Monday 9th March 2020
Since my post on our visit to the Begonia flower display and festival, fellow blogger Paol Soren (aka John) went along on the Tuesday, after all the crowds had gone. His post has more wonderful photos of the blooms, and also more detail on the beautiful statuary in the Ballarat Botanic Gardens. You can find it here.
On the Monday, John went in to Melbourne to watch the much larger Moonba Festival Parade. Bill and I were happy to stay in Ballarat and see what they had to offer. We weren’t disappointed. John prefaced his post with an “Extreme Photo Alert” and I have to give a similar warning. If you have the time, grab a coffee or three and watch the slideshow; or perhaps you’ll prefer to just get a taste. Trust me, these are only a small selection of what we took on the day.
If you’ve got to this point of my post then you have had a taste of the wide variety of participants. Ballarat residents from multicultural backgrounds gave colour. Bands – jazz, brass, pipes, and so on, provided music. State and private schools from little to big kids added the “too cute” factor. Community groups and clubs came to show off their toys (cars, steam rollers et al), or to spread their message. The union march was particularly relevant, as this holiday weekend – Labour Day – is to celebrate the introduction of the eight hour working day. The fight for a fair go for workers still continues, as evidence by the Nurses and Midwives group.
The parade finished with the Chinese dragon, a symbol that represents the large number of Chinese who came to this area during the gold rush. More on that in the next post.
The Ballarat Tramway Museum is next to the Botanical Gardens, so after the parade we wandered down there for a look. When Ballarat trams stopped running in 1971, volunteers stepped in to preserve their memory, and a section of track beside Lake Wendouree was retained for their use. The oldest in the fleet is an 1887 horse-drawn.
A number of trams are under restoration in the workshop, and many more are operational and were running with free rides for the festival attendees. As well as the above tram, there are others one hundred years old. This one was built in 1915.
Between the tram shed and the Botanical Gardens is the Ballarat Fish Hatchery. I’d forgotten to mention in the previous post that we visited this after we’d finished in the gardens. The hatchery was established on the edge of Lake Wendouree in the 1870s and today is run by volunteers. They farm brown and rainbow trout, harvesting eggs by gently squeezing the female, and combining them with the ‘milt’ from the male. All that was explained in a video, which, once seen, can never be forgotten 🙂 Visitors can stroll around the various tanks and ponds, however, without the video, it would have been difficult to understand the whole process. Some of the fish are released into the lake, the majority are sold to people who are stocking dams and so on.
(Another thing I forgot from the day before was the vital ingredient in the eggplant / aubergine stuffing – pomegranate! )

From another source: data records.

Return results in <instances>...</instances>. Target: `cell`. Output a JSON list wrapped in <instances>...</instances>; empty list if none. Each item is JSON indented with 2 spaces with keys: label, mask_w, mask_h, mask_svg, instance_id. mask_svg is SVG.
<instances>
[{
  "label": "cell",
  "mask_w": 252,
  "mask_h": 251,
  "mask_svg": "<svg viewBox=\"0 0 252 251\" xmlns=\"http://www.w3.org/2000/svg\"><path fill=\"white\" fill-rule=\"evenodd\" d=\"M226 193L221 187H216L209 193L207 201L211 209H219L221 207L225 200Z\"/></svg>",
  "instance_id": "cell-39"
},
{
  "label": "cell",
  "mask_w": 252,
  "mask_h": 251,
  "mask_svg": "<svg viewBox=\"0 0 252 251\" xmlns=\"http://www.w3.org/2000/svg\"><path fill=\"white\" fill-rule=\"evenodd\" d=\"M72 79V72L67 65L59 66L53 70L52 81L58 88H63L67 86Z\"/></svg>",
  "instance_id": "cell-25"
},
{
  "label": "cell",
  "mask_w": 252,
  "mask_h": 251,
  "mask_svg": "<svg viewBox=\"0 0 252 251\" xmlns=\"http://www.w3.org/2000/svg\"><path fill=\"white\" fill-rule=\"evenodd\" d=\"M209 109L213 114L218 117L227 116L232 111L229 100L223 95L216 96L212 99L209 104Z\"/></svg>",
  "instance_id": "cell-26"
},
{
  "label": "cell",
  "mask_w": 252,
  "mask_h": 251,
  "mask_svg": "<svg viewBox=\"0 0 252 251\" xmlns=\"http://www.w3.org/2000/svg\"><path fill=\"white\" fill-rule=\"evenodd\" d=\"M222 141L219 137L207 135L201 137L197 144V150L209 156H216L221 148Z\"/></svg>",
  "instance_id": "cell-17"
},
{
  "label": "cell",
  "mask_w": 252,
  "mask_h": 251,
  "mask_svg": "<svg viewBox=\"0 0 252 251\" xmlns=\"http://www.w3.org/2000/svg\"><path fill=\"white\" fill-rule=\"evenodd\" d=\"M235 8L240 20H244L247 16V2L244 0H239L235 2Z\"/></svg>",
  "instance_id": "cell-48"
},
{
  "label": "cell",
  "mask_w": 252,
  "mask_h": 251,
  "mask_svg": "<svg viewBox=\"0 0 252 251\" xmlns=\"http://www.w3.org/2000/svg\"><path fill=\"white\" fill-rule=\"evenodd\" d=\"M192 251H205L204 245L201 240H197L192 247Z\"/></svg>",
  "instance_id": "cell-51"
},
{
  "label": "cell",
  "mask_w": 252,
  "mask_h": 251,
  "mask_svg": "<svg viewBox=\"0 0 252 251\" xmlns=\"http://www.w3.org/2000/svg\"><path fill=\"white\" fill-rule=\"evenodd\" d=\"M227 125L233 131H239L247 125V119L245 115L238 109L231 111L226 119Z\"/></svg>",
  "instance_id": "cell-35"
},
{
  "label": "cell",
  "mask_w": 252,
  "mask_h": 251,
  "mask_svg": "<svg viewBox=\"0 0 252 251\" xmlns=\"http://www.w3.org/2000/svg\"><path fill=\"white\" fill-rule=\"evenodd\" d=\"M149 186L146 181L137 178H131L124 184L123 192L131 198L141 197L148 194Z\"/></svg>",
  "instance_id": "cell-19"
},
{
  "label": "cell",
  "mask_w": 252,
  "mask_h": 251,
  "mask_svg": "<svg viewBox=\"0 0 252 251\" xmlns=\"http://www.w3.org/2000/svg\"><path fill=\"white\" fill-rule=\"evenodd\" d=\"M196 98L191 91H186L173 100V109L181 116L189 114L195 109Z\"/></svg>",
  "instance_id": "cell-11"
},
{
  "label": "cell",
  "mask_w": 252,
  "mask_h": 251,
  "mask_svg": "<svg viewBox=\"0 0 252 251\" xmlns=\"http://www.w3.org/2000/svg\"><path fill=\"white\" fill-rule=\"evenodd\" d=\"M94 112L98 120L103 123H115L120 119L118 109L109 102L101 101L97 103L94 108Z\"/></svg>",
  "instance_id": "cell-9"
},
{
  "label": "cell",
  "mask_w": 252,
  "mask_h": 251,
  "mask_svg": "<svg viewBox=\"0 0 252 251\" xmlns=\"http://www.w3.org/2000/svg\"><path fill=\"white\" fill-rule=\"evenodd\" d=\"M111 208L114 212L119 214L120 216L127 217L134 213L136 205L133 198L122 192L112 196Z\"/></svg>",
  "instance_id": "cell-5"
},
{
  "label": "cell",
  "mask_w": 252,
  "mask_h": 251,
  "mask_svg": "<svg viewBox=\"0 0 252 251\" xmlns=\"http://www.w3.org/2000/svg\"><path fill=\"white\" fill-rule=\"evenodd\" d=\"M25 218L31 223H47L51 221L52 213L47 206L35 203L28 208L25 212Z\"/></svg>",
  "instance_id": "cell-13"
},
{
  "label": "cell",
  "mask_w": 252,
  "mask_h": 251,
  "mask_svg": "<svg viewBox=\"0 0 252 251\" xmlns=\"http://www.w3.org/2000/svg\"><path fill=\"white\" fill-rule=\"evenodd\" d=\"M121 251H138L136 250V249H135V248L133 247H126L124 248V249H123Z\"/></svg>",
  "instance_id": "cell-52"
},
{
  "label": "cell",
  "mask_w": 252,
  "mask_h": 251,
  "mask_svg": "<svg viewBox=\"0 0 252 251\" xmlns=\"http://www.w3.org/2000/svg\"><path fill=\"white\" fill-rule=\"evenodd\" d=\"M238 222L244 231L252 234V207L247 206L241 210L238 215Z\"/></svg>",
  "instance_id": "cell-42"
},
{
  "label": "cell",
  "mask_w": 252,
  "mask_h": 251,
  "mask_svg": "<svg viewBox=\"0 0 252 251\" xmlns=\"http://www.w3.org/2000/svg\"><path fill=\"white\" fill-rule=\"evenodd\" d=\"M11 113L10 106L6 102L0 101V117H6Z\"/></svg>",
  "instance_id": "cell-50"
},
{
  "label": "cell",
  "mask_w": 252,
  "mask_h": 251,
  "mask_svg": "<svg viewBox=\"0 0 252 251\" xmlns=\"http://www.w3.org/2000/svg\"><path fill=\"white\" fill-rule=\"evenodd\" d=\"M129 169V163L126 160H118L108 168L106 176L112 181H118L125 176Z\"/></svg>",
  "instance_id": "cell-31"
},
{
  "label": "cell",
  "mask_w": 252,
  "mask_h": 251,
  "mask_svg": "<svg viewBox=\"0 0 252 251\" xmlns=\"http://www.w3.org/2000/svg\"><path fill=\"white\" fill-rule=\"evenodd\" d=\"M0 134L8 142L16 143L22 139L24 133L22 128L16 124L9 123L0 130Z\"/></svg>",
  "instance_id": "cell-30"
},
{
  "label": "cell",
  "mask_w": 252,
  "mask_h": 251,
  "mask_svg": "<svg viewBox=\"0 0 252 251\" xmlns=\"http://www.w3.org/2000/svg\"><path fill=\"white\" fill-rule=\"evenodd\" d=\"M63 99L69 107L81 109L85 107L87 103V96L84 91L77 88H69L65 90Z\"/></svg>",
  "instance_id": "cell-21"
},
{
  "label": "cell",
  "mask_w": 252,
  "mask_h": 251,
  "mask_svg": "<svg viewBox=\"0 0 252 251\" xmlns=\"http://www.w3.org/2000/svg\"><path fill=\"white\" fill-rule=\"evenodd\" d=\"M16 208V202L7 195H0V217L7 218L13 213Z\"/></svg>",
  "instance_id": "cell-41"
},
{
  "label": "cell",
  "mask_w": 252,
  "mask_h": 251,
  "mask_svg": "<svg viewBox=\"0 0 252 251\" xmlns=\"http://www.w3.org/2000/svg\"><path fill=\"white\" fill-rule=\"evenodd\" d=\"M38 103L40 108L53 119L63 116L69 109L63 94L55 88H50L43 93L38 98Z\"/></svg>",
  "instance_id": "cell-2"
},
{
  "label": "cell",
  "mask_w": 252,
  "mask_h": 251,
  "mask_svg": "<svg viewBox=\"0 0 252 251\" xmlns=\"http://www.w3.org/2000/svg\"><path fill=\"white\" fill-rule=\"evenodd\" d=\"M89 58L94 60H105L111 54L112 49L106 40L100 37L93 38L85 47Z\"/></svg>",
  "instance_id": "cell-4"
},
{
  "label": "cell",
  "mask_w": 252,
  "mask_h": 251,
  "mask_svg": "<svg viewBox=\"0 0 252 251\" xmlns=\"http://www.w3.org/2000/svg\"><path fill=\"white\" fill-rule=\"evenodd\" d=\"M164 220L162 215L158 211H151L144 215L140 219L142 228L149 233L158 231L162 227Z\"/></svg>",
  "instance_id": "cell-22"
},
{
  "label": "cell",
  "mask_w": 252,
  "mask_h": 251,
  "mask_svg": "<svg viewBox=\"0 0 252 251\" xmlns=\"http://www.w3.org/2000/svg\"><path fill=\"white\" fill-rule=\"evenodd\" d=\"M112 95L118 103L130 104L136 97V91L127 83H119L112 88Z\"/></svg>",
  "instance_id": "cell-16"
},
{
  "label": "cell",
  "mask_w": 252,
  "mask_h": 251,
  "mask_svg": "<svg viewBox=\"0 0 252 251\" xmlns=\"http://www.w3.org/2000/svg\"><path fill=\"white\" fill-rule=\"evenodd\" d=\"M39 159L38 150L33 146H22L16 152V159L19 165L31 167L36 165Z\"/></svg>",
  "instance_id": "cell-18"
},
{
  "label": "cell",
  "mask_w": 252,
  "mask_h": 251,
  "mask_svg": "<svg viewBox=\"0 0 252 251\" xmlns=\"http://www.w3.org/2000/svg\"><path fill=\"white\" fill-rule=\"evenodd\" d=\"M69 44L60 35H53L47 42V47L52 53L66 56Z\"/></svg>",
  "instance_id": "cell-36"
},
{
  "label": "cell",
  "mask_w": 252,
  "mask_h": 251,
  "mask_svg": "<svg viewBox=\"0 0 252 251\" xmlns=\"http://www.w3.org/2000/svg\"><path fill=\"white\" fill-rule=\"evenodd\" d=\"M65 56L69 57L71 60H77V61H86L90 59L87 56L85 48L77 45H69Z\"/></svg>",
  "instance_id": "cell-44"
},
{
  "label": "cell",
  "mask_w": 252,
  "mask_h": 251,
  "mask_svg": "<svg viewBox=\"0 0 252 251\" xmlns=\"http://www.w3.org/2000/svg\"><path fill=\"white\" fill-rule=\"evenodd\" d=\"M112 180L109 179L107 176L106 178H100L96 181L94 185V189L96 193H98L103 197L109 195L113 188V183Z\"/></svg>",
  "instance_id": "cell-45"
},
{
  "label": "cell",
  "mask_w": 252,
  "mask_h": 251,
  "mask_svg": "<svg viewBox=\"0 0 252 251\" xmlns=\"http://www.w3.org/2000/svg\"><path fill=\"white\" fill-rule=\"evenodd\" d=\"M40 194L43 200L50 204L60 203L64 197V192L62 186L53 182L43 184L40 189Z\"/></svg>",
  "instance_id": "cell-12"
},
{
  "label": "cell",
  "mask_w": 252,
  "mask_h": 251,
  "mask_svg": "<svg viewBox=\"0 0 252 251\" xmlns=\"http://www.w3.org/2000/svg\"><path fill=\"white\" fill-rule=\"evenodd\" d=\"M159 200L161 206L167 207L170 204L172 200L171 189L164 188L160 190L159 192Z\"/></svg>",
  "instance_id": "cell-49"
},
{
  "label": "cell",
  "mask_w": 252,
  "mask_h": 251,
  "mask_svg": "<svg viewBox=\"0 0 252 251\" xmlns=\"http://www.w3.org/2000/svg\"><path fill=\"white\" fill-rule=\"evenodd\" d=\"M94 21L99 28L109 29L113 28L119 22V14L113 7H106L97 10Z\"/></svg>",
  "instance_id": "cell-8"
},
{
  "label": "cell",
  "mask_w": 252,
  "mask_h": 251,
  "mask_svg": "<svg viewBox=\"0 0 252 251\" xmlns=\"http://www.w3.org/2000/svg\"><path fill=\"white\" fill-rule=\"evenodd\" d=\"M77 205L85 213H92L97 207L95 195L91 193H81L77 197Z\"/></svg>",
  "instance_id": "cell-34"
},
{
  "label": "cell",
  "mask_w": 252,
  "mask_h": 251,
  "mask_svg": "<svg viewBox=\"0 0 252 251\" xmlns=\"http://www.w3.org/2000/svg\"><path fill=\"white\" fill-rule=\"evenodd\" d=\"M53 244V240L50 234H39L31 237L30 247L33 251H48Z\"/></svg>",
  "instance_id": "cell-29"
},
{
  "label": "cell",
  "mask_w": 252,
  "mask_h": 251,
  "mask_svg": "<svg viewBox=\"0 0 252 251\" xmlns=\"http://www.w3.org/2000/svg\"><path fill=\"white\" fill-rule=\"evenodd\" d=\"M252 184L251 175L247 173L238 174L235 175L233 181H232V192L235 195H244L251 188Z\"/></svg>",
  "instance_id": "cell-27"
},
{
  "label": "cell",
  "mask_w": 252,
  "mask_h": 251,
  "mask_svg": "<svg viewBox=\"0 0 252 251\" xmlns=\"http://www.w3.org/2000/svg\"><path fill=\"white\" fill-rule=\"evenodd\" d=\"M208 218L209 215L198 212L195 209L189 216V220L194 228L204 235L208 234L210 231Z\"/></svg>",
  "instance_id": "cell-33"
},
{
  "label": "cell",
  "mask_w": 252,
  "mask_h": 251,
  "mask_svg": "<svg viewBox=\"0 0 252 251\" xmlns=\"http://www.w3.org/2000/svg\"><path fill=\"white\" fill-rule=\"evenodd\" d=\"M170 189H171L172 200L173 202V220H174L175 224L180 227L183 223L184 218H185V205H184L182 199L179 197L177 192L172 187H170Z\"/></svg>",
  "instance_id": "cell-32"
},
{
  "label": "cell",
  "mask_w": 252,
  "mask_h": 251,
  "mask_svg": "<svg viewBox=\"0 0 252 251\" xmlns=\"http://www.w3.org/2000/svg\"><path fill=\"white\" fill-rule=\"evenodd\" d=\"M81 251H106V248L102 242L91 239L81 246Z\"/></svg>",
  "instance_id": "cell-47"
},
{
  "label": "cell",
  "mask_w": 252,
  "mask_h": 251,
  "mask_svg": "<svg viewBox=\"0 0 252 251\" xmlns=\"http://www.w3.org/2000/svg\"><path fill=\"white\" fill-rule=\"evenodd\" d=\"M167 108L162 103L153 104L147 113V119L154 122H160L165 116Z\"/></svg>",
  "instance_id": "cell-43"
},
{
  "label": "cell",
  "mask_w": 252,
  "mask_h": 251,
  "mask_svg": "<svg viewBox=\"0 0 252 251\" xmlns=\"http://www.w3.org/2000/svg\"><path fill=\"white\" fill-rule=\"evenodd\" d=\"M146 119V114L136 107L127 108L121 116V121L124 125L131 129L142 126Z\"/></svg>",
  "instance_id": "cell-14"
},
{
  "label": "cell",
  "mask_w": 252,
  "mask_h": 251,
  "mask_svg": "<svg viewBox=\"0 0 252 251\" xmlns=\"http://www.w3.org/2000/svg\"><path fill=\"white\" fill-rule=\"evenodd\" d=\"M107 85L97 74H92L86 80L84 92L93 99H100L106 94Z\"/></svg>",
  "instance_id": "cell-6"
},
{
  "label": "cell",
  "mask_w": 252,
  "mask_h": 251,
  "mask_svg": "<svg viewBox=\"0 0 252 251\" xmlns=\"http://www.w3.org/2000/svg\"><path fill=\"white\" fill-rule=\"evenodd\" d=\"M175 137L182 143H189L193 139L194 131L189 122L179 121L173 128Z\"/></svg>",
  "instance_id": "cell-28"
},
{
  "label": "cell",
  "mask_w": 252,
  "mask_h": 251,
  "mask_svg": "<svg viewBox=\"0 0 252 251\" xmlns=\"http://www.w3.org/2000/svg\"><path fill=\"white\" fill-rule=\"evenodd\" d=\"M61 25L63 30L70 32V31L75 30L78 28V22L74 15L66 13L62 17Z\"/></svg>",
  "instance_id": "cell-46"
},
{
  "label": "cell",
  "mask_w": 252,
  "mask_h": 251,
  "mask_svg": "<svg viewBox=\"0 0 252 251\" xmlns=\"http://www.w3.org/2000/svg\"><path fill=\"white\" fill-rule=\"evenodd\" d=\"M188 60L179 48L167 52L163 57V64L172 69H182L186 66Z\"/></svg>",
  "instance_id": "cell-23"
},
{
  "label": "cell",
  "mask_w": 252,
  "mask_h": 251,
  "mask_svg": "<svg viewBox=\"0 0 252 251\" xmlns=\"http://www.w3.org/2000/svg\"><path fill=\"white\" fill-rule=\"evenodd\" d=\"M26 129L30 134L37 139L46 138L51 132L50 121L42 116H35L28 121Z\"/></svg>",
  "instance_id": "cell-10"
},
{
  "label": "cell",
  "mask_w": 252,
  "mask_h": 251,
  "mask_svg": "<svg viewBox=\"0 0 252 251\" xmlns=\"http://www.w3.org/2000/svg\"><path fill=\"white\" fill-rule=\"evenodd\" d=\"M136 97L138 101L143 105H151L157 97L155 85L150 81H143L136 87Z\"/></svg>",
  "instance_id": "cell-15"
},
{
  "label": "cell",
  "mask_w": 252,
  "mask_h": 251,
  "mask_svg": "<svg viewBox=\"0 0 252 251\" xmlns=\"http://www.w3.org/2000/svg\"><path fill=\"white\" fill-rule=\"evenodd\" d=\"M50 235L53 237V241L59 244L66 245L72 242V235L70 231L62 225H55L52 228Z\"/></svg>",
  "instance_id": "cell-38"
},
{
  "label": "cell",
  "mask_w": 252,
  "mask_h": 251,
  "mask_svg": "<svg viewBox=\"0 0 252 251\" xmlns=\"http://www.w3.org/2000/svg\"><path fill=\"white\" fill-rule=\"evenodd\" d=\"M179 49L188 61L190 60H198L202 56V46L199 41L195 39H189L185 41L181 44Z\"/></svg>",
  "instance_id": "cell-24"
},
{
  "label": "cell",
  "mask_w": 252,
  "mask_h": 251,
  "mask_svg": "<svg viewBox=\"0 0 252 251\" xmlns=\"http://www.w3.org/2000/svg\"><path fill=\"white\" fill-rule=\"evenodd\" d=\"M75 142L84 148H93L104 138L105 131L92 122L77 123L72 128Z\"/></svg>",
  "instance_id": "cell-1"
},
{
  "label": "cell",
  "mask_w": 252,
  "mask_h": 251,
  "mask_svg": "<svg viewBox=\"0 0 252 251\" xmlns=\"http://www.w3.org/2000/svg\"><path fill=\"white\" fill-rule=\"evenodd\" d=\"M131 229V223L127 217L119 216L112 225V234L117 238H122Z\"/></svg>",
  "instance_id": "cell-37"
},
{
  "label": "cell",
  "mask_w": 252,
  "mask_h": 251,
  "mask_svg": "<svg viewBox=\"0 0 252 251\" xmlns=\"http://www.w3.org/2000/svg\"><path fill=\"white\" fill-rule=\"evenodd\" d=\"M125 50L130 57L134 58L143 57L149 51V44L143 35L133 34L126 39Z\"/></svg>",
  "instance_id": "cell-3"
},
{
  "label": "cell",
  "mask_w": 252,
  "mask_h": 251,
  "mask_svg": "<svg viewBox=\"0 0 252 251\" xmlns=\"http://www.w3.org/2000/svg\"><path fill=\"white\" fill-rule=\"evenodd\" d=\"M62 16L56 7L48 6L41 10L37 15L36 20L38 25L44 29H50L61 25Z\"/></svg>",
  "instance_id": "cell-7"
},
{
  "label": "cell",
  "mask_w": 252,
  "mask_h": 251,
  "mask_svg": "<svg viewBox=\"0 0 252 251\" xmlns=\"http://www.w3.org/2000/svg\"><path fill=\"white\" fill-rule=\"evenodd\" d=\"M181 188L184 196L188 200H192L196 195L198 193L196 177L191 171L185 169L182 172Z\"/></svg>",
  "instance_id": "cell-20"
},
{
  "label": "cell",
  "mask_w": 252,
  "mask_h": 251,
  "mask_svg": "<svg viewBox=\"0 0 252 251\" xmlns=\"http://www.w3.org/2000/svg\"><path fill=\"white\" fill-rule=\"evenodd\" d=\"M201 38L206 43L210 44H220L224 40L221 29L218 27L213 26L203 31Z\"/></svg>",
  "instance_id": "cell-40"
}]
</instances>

Also nearby is the Australian Ex-Prisoners of War Memorial dedicated to more than 35,000 held prisoner during the Boer War, WWI, WWII, and the Korean War.
The nurses have a specific panel. Many readers will instantly recognise the name of Vivian Bullwinkel , the sole survivor of the massacre on Bangka Island (now part of Indonesia), when 21 army nurses and 1 civilian were herded into the ocean surf and shot from behind by Japanese forces. She and and a number of the nurses listed on the memorial went on to survive the camps of Sumatra.
We had no difficulty finding the name of Cyril George Staples – a distant relative who I met in person much later in his life. Cyril was a Sergeant in 2/5 AGH (Australian General Hospital) and was taken prisoner by the Germans in Greece, 27 April 1941, part of the contingent who stayed with the servicemen who could not be evacuated. He was held in Stalag XXA in Thorn, Poland for some years until he was repatriated on a POW exchange in 1943. He was promptly directed to rejoin his unit, now in New Guinea, first at Bootless Bay near Port Moresby, then to Morotai. The 2/5 AGH ceased to function in November 1945, and Cyril, who had studied accountancy while imprisoned, returned to a long and successful civilian life.
After heading back into town for a hearty lunch at a busy pub – so many were out and about on this holiday Monday – we then returned to the Arch of Remembrance, where John had taken us a couple days before, so that I could photograph the most recent statue, this one dedicated to the mothers, in The Garden of the Grieving Mother.
And that was a wrap for our short-stay in Ballarat. Next in the plan is to continue west, on our way to Adelaide.